This is a simple and rustic presentation of Spicy Clams with Abruzzese Sausage is full of flavor.
serves 4 as a first course
- 3 tablespoon extra virgin olive oil
- 1 large shallot, minced
- 18 clove garlic, peeled and left whole
- ½ teaspoon crushed red-pepper flakes, or to taste
- 2 cup dry white wine
- 1 (14½ oz) can crushed tomatoes with juice
- 1 eight-inch piece of abruzzese sausage, cut on the diagonal in ¼ inch thick slices
- 3 pound clams, scrubbed
- salt and pepper to taste
- ½ cup chopped italian parsley leaves
Heat the oil in a large, heavy stock pot or Dutch oven over medium heat.
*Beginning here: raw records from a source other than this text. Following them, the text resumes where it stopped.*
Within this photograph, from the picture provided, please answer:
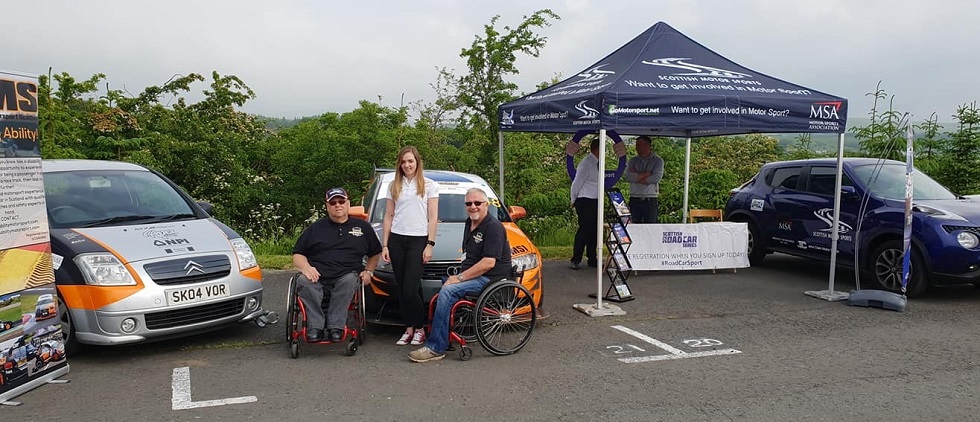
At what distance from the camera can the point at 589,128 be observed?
23.2 ft

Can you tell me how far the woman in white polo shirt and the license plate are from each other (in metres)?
1.40

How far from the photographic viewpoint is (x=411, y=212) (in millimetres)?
5895

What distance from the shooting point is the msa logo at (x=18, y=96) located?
4770mm

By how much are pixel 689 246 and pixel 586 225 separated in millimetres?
1604

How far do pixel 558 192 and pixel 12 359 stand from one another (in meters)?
9.00

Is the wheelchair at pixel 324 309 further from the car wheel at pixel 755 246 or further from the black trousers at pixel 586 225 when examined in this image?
the car wheel at pixel 755 246

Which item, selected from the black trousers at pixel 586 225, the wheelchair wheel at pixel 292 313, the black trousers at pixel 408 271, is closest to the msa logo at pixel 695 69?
the black trousers at pixel 586 225

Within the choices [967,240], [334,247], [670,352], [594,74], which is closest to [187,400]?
[334,247]

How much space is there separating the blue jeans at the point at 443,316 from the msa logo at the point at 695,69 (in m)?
4.21

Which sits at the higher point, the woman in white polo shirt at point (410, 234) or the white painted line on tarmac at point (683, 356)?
the woman in white polo shirt at point (410, 234)

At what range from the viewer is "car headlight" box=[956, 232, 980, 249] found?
7.64 m

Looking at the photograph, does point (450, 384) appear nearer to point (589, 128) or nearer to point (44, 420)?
point (44, 420)

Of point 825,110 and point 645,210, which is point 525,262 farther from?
point 645,210

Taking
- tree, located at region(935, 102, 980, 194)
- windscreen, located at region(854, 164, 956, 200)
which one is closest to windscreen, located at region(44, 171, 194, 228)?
windscreen, located at region(854, 164, 956, 200)
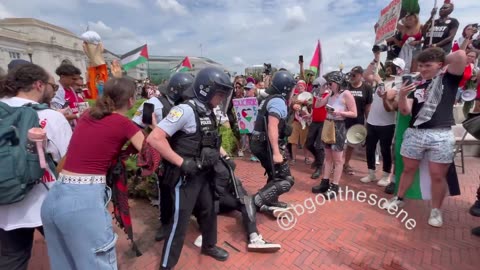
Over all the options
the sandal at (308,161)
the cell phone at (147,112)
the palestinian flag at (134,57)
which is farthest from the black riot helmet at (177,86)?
the palestinian flag at (134,57)

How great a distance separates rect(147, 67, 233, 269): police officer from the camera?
84.9 inches

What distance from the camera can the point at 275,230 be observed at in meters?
3.33

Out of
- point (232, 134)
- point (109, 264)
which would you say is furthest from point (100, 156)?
point (232, 134)

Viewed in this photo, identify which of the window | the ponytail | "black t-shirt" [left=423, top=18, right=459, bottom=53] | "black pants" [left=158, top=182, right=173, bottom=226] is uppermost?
the window

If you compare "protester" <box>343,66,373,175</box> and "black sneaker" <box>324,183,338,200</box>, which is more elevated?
"protester" <box>343,66,373,175</box>

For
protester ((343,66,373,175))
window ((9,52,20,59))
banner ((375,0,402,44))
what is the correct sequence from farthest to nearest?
window ((9,52,20,59)), banner ((375,0,402,44)), protester ((343,66,373,175))

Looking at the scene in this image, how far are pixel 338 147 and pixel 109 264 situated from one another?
3469 mm

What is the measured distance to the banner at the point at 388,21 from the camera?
498 cm

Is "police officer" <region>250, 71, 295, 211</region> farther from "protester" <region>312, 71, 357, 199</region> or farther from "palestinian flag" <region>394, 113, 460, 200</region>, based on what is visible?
"palestinian flag" <region>394, 113, 460, 200</region>

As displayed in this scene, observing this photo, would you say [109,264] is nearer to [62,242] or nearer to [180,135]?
[62,242]

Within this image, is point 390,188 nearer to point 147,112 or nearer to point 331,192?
point 331,192

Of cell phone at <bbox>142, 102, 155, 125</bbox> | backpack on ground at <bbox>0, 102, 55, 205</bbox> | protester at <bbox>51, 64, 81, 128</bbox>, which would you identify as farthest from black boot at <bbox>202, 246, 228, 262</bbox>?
protester at <bbox>51, 64, 81, 128</bbox>

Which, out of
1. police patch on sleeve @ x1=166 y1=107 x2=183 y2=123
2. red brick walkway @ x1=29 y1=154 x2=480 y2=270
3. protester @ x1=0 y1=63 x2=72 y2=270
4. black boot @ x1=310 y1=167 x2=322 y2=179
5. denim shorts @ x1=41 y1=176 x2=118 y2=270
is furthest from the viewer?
black boot @ x1=310 y1=167 x2=322 y2=179

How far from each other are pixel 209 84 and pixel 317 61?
5.72 metres
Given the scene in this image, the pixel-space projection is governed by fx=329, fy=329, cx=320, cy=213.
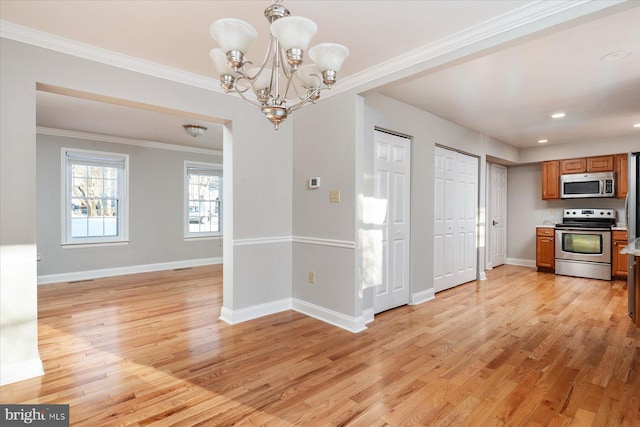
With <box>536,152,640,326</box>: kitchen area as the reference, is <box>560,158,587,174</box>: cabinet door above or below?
above

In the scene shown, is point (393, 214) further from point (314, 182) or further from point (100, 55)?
point (100, 55)

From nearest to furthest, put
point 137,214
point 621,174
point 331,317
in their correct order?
point 331,317 → point 621,174 → point 137,214

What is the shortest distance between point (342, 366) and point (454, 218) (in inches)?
125

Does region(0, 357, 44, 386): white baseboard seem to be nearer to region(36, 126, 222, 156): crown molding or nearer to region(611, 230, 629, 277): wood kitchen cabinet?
region(36, 126, 222, 156): crown molding

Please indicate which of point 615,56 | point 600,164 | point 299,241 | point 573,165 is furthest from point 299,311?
point 600,164

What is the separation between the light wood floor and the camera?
1948 millimetres

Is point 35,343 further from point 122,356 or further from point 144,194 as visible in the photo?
point 144,194

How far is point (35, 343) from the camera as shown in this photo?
235 cm

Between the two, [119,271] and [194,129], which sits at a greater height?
[194,129]

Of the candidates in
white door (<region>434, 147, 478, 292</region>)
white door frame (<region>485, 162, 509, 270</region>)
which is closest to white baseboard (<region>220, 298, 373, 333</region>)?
white door (<region>434, 147, 478, 292</region>)

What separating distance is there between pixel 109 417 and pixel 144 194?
5.11m

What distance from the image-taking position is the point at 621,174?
5.62 metres

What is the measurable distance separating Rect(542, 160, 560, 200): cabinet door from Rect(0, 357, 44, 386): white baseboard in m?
7.81

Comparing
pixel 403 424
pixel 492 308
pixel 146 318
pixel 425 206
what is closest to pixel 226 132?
pixel 146 318
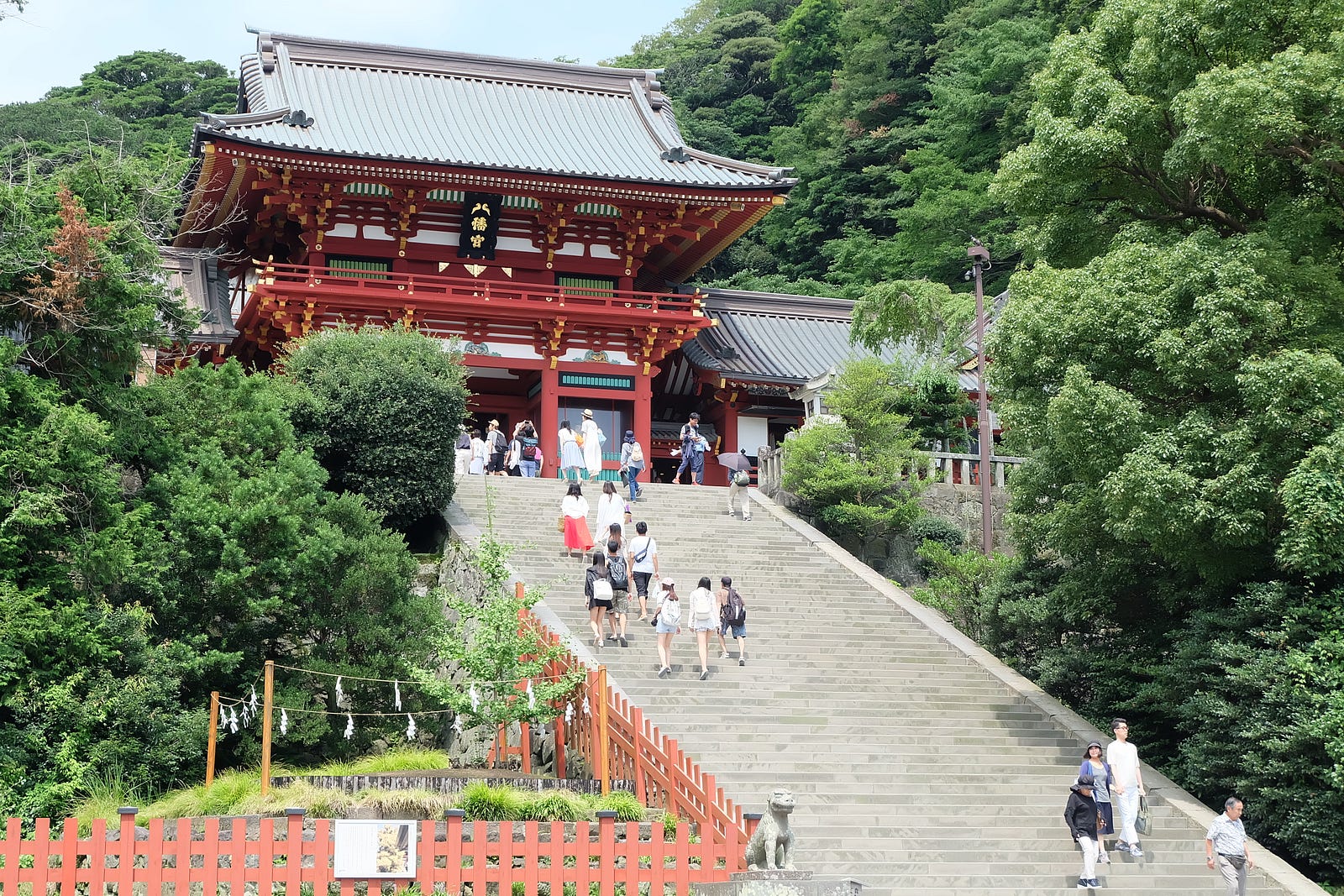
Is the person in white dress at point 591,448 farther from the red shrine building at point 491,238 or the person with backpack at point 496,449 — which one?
the red shrine building at point 491,238

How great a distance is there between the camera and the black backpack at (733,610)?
1577 centimetres

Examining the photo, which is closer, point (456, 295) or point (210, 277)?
point (456, 295)

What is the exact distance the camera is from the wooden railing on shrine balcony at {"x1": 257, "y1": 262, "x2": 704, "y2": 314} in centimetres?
2567

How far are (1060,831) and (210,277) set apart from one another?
72.4 feet

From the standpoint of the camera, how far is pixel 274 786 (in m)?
11.8

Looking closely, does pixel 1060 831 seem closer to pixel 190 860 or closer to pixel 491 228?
pixel 190 860

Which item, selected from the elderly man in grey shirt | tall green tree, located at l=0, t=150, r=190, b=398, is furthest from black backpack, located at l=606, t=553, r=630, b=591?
the elderly man in grey shirt

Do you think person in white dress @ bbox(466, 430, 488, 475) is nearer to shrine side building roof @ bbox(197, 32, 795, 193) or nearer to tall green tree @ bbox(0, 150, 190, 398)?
shrine side building roof @ bbox(197, 32, 795, 193)

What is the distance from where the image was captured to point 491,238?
1107 inches

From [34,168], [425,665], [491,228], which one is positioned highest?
[491,228]

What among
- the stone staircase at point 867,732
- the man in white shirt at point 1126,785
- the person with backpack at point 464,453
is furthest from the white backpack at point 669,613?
the person with backpack at point 464,453

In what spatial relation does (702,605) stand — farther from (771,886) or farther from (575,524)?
(771,886)

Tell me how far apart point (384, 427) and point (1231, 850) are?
12.2m

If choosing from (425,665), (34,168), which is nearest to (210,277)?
(34,168)
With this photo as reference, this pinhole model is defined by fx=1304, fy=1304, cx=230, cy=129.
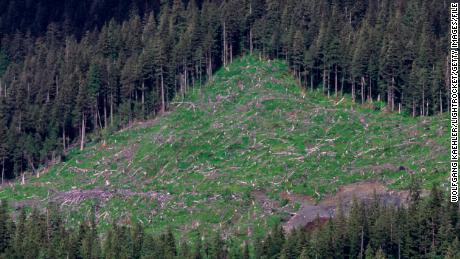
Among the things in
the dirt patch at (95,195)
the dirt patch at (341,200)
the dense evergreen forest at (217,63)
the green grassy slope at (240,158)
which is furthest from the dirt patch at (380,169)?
the dirt patch at (95,195)

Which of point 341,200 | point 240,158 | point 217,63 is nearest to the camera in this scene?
point 341,200

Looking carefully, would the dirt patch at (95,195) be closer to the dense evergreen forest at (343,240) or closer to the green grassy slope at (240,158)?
the green grassy slope at (240,158)

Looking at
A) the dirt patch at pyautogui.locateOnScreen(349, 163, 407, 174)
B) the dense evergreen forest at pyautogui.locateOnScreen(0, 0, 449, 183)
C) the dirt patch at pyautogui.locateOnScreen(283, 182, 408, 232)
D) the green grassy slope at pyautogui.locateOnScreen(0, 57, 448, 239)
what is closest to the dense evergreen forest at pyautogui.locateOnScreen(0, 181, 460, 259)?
the dirt patch at pyautogui.locateOnScreen(283, 182, 408, 232)

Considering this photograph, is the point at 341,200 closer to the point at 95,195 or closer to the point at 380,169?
the point at 380,169

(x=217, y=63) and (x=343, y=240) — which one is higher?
(x=217, y=63)

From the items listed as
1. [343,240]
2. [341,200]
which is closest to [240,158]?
[341,200]

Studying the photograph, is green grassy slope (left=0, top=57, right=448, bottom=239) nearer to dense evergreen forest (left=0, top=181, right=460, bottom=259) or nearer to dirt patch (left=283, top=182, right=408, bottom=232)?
dirt patch (left=283, top=182, right=408, bottom=232)

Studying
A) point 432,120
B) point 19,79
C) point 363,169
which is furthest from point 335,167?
point 19,79
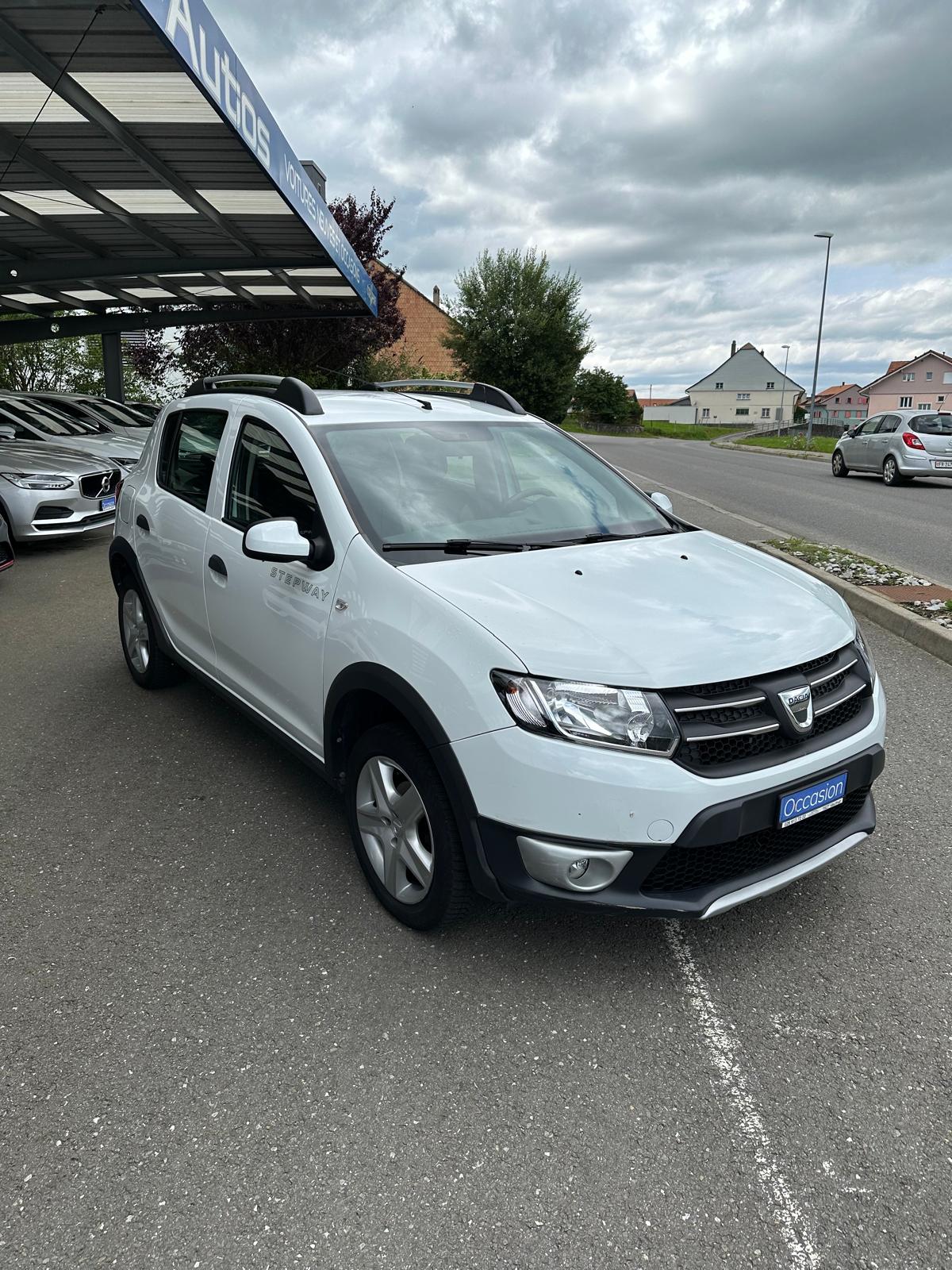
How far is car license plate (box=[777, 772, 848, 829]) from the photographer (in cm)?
257

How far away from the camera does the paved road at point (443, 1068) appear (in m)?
1.93

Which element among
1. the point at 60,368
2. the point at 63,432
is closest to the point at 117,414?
the point at 63,432

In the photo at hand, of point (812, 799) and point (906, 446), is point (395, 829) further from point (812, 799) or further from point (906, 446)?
point (906, 446)

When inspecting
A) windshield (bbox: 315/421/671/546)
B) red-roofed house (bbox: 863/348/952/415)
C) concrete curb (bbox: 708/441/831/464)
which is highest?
red-roofed house (bbox: 863/348/952/415)

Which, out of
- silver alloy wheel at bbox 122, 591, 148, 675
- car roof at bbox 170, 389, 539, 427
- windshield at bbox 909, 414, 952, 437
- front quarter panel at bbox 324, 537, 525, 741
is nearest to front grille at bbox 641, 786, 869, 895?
front quarter panel at bbox 324, 537, 525, 741

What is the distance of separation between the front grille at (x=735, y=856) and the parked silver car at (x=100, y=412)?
13.4m

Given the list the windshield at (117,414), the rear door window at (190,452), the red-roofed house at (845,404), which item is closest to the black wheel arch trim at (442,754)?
the rear door window at (190,452)

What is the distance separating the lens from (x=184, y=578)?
171 inches

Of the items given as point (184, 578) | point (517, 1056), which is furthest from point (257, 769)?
point (517, 1056)

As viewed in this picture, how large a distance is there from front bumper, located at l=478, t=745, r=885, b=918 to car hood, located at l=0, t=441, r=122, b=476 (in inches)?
368

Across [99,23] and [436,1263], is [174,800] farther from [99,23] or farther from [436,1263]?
[99,23]

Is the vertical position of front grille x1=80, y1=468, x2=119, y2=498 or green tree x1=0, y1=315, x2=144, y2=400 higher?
green tree x1=0, y1=315, x2=144, y2=400

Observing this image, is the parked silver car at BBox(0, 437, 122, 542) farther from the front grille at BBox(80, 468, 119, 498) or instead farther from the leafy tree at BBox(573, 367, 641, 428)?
the leafy tree at BBox(573, 367, 641, 428)

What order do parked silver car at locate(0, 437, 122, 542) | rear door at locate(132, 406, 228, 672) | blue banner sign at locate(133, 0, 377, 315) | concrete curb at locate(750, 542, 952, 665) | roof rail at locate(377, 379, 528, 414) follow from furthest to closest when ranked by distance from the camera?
1. parked silver car at locate(0, 437, 122, 542)
2. blue banner sign at locate(133, 0, 377, 315)
3. concrete curb at locate(750, 542, 952, 665)
4. roof rail at locate(377, 379, 528, 414)
5. rear door at locate(132, 406, 228, 672)
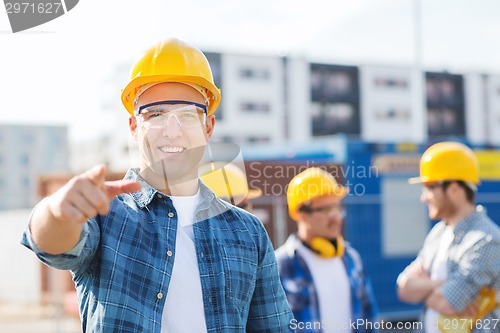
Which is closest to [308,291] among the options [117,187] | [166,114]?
[166,114]

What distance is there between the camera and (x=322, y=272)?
161 inches

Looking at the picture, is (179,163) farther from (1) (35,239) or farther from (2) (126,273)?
(1) (35,239)

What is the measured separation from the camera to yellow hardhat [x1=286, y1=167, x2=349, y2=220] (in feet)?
14.6

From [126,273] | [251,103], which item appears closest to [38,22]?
[126,273]

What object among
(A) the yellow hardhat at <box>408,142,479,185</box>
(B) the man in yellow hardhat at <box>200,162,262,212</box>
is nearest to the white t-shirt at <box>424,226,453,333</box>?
(A) the yellow hardhat at <box>408,142,479,185</box>

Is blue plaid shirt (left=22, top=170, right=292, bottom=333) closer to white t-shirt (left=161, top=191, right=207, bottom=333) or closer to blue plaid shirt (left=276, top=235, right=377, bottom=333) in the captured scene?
white t-shirt (left=161, top=191, right=207, bottom=333)

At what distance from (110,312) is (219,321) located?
1.02 ft

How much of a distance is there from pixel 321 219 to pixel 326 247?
0.26 metres

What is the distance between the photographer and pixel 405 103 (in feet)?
202

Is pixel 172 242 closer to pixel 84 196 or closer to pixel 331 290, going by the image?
pixel 84 196

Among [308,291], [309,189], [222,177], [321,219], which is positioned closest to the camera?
[222,177]

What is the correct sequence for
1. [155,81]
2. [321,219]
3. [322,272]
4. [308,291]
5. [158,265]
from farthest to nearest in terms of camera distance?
[321,219] → [322,272] → [308,291] → [155,81] → [158,265]

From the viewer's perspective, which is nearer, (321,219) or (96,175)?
(96,175)

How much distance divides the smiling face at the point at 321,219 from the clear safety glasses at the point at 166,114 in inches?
97.2
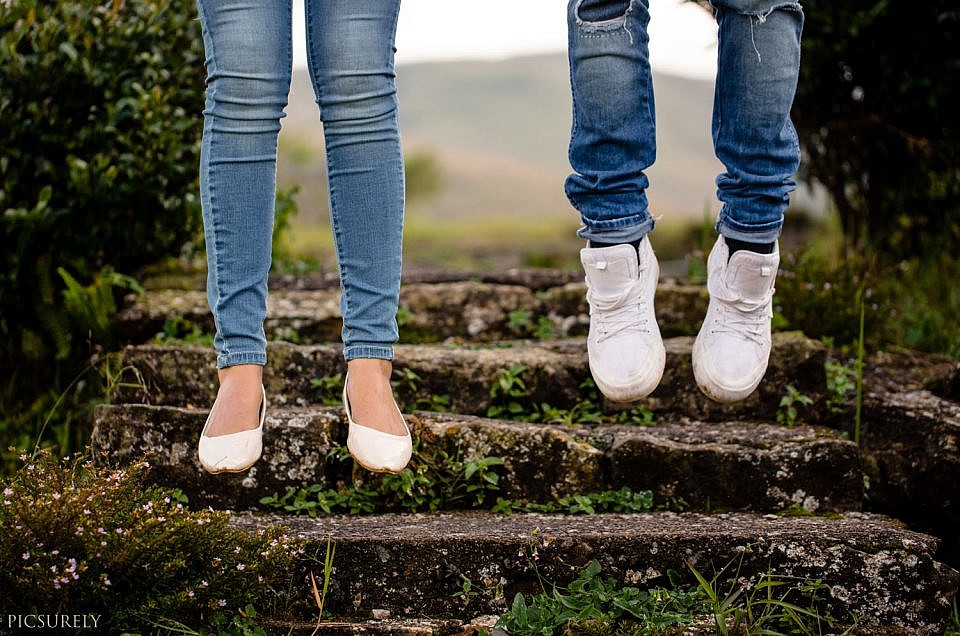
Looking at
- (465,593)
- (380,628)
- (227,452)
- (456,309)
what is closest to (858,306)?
(456,309)

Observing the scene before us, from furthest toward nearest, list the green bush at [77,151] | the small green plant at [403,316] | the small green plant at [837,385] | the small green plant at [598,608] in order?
the small green plant at [403,316], the green bush at [77,151], the small green plant at [837,385], the small green plant at [598,608]

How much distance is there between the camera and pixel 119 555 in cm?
179

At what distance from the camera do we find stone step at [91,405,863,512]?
247cm

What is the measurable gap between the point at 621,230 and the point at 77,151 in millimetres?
2116

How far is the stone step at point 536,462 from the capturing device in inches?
97.4

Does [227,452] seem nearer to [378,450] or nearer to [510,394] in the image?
[378,450]

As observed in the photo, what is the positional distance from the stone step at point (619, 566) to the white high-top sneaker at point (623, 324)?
35cm

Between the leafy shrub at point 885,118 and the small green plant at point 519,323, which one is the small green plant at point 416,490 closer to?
the small green plant at point 519,323

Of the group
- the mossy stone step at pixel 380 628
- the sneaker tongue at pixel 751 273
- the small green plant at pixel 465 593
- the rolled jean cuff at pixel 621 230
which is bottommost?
the mossy stone step at pixel 380 628

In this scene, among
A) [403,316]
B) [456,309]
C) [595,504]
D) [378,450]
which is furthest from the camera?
[456,309]

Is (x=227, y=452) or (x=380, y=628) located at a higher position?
(x=227, y=452)

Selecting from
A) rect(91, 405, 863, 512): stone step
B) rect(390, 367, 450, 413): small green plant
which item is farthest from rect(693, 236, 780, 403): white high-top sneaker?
rect(390, 367, 450, 413): small green plant

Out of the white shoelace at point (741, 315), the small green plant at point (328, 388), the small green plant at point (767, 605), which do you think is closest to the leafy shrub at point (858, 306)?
the white shoelace at point (741, 315)

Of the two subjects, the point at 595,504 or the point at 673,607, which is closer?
the point at 673,607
Add the whole garlic cloves and let them cook undisturbed for several minutes until one side begins to get quite brown. Then stir the garlic and continue cooking until browned on all sides, stirring occasionally.
Add the chopped shallots and cook until translucent, stirring occasionally. Add the red-pepper flakes and cook a moment more. Add the wine; bring the liquid to a boil. Add the tomatoes and sausage slices. Lower the heat and simmer the pot, stirring occasionally for 15 minutes. Season to taste with salt and pepper.
Add the clams to the pot covering it with a tight fitting lid immediately. Continue to cook the clams, shaking the pot once in a while, until the clams open, about 6–8 minutes. Remove the pot from the heat and add the parsley. Serve immediately with good crusty bread.